# Prompt
List every person the article below, about the Guardian's refusal of a Jewish women's letter, refers to by name.

# Selected extract
*** Begin section ***

The Guardian newspaper has refused to publish a letter by a Jewish women’s group challenging the allegations of anti-Semitism within the Labour Party. The signatories of the letter revealed that they “grew up in the shadow of the Holocaust” and said that they were “baffled, hurt and infuriated” by the newspaper’s “standard failure” to check or challenge the allegations made by critics of Labour leader Jeremy Corbyn.
One of those who signed is Julia Bard, who is active in the Jewish Socialists’ Group. She told the Morning Star that over 200 Jewish women had signed a letter complaining about an article by Dame Margaret Hodge MP on anti-Semitism in Labour’s branches. “Mostly, the article was old stuff rehashed,” explained Bard, “and it was characterised by the standard failure to check Hodge’s allegations.” The Morning Star published the text of the letter on 15 March.
The letter complained that while Hodge asserts that anti-Semitism has been “given permission to come into the mainstream and, like a cancer, is infecting and growing throughout the party,” she “provides no evidence of such horrific wrongdoing by Corbyn.”
In rejecting the letter, the Guardian said that the issues addressed by the group of Jewish women had “already been aired before.” However, Bard told the Morning Star that, “Those of us who signed this letter are ordinary Jewish women and our diverse voices are being drowned out by the cacophony coming from people like Margaret Hodge.
“The Guardian and other media repeatedly hand them a microphone to broadcast a narrative distorted by their own political agenda, allowing them to make unfounded allegations and claims over and over again. This is what has ‘already been aired before’ and responses have repeatedly been stifled.”
The text of the letter submitted to the Guardian on 10 March is as follows:
We, all Jewish women, are baffled, hurt and infuriated by your unquestioning coverage of Margaret Hodge’s campaign against Jeremy Corbyn (“Just Close them down: Margaret Hodge on antisemitism in Labour’s branches”, 9 March). Hodge extends her allegations that Corbyn is an ‘”anti-Semite and racist” under whom anti-Semitism “has been given permission to come into the mainstream and, like a cancer, is infecting and growing through the Party”.
Hodge provides no evidence of such horrific wrongdoing by Corbyn, nor by “mainstream” Labour members. Her own submissions to the Labour Party certainly don’t do the job: General Secretary, Jennie Formby reported that Hodge’s 200 complaints concerned 111 individuals, of whom only 20 were actually Party members.
Hodge’s demand that the Labour Party close down entire branches for supporting Chris Williamson MP, or for rejecting the IHRA anti-Semitism document, also passes unexamined.
Yet Williamson presents a legitimate critique; Labour’s response to anti-Semitism accusations has been unnecessarily defensive, he said, not that it has been “too apologetic about anti-Semitism” itself. Meanwhile, no mention that the IHRA document has been shredded by two QCs, plus Jewish human rights specialist, Sir Geoffrey Bindman and Jewish retired Lord Justice of Appeal, Sir Stephen Sedley.
All signatories to this letter grew up in the shadow of the Holocaust. We know we must maintain eternal vigilance against anti-Semitic resurgence. But we also celebrate our Jewishness, especially the disputatiousness (pace our aphorism: two Jews three opinions) central to Jewish identity. We are terrified by Margaret Hodge’s attempt to hijack our history and rewrite our identity and by unwillingness to investigate, fact check and challenge her allegations.”

*** End section ***

(Spatial grounding data)
*** Begin section ***

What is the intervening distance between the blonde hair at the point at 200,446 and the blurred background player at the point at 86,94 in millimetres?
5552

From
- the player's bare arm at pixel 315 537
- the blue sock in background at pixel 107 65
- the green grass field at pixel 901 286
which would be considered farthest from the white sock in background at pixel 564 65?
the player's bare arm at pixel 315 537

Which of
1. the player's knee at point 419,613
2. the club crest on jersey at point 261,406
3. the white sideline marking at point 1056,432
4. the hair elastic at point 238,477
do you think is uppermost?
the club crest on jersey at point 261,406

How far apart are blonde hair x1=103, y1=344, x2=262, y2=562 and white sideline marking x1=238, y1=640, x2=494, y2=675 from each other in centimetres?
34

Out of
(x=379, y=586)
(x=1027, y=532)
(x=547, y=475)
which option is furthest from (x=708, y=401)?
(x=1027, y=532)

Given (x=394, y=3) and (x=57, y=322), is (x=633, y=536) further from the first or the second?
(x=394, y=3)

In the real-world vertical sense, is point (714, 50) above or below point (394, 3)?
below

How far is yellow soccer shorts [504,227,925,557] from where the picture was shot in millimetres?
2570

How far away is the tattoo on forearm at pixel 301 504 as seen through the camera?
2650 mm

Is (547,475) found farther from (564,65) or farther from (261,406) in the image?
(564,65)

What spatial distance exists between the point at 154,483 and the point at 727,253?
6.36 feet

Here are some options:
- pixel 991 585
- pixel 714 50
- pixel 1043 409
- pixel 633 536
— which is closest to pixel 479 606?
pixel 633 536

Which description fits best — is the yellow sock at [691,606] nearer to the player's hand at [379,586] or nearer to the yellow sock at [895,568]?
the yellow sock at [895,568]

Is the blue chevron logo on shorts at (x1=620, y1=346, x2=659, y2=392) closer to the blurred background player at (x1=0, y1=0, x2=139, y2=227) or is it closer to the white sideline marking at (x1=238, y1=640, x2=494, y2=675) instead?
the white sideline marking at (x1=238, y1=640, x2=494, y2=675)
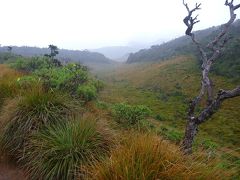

*** End section ***

# Completed exercise
Jeremy Corbyn
Julia Bard
Dame Margaret Hodge
Jennie Formby
Chris Williamson
Sir Geoffrey Bindman
Sir Stephen Sedley